Swiss 3-1 Turki: Double Shaqiri meningkatkan peluang babak 16 besar
WEDESLOT - Swiss secara signifikan meningkatkan peluang mereka untuk lolos ke babak sistem gugur di Euro 2020 dengan mengalahkan Turki 3-1 di pertandingan terakhir Grup A mereka.
Tim asuhan Vladimir Petkovic finis di belakang Italia dan Wales di grup mereka dan menghadapi penantian yang cemas untuk melihat apakah mereka akan maju sebagai salah satu dari empat tim peringkat ketiga terbaik, meskipun penampilan luar biasa di Baku telah menempatkan mereka di posisi yang kuat.
Haris Seferovic membuat mereka melaju lebih awal dari jarak 20 yard sebelum serangan bagus lainnya dari Xherdan Shaqiri membuat mereka unggul dua gol saat turun minum.

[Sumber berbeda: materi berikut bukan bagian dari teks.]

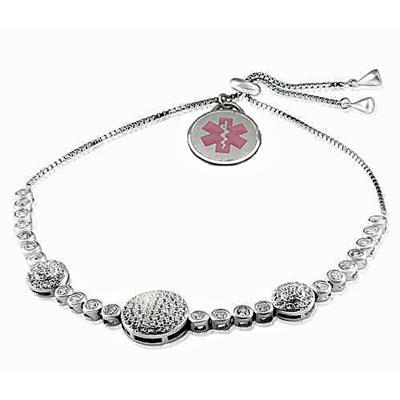 Sterling Medi-Charm Bracelet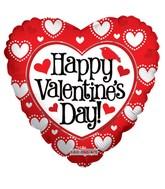 """18"""" Happy Valentine's Day Many Hearts"""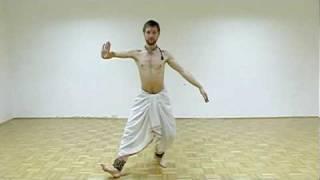 Bharata Natyam. Shiva Tandava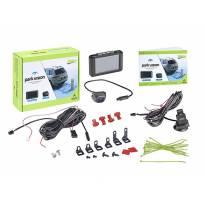 Парктроник система Valeo Park/Vision™ с дисплей и камера за задно виждане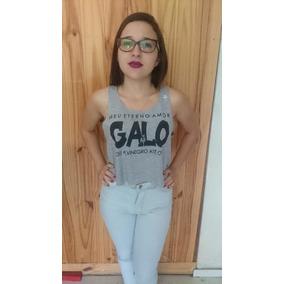 Camiseta Atletico Mineiro Feminina - Camisetas e Blusas Regatas no ... a68e855a811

Irfan Can Kahveci membalaskan satu gol bagi Turki, tetapi Shaqiri memastikan kemenangan pertama Swiss di turnamen tersebut – dan memastikan lawan mereka meninggalkan kompetisi setelah gagal meraih satu poin pun – dengan penyelesaian indah lainnya.
Meskipun awal yang kuat Turki, yang melihat Kaan Ayhan menguji Yann Sommer dari jarak jauh, itu adalah Swiss yang menyerang lebih dulu, Seferovic memukul ke pojok kiri bawah Ugurcan Cakir setelah hanya enam menit.

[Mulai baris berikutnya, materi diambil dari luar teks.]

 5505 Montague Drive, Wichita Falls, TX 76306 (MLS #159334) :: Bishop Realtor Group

Shaqiri menggandakan keunggulan mereka di menit ke-26, penyerang Liverpool itu dengan luar biasa melewati Cakir dari luar kotak penalti.
Sebuah penyelamatan cerdas dari Cakir menggagalkan clean-through Shaqiri beberapa saat kemudian ketika Swiss mengancam untuk melarikan diri dengannya, sementara di ujung lain Sommer menahan Mert Muldur yang mengesankan pada tiga kesempatan sebelum jeda.
Swiss terus menyerang setelah babak kedua dimulai, dengan Cakir melakukan dengan baik untuk menggagalkan upaya dari Breel Embolo dan Seferovic, tetapi Kahveci memberi Turki harapan untuk bangkit dengan serangan mewah dari luar kotak penalti setelah menit ke-62.
Shaqiri mengembalikan keunggulan dua gol Swiss enam menit kemudian, meskipun, pemain berusia 29 tahun itu menerapkan sentuhan akhir yang klinis pada umpan Steven Zuber, gelandang Eintracht Frankfurt menjadi pemain ketiga yang mencatatkan tiga assist dalam satu pertandingan di Kejuaraan Eropa .
Granit Xhaka membentur tiang pada akhir saat Swiss berusaha dengan sia-sia untuk membalikkan defisit gol ke Wales yang berada di posisi kedua, sebagai gantinya mengirim Turki yang hambar pulang dengan rengekan.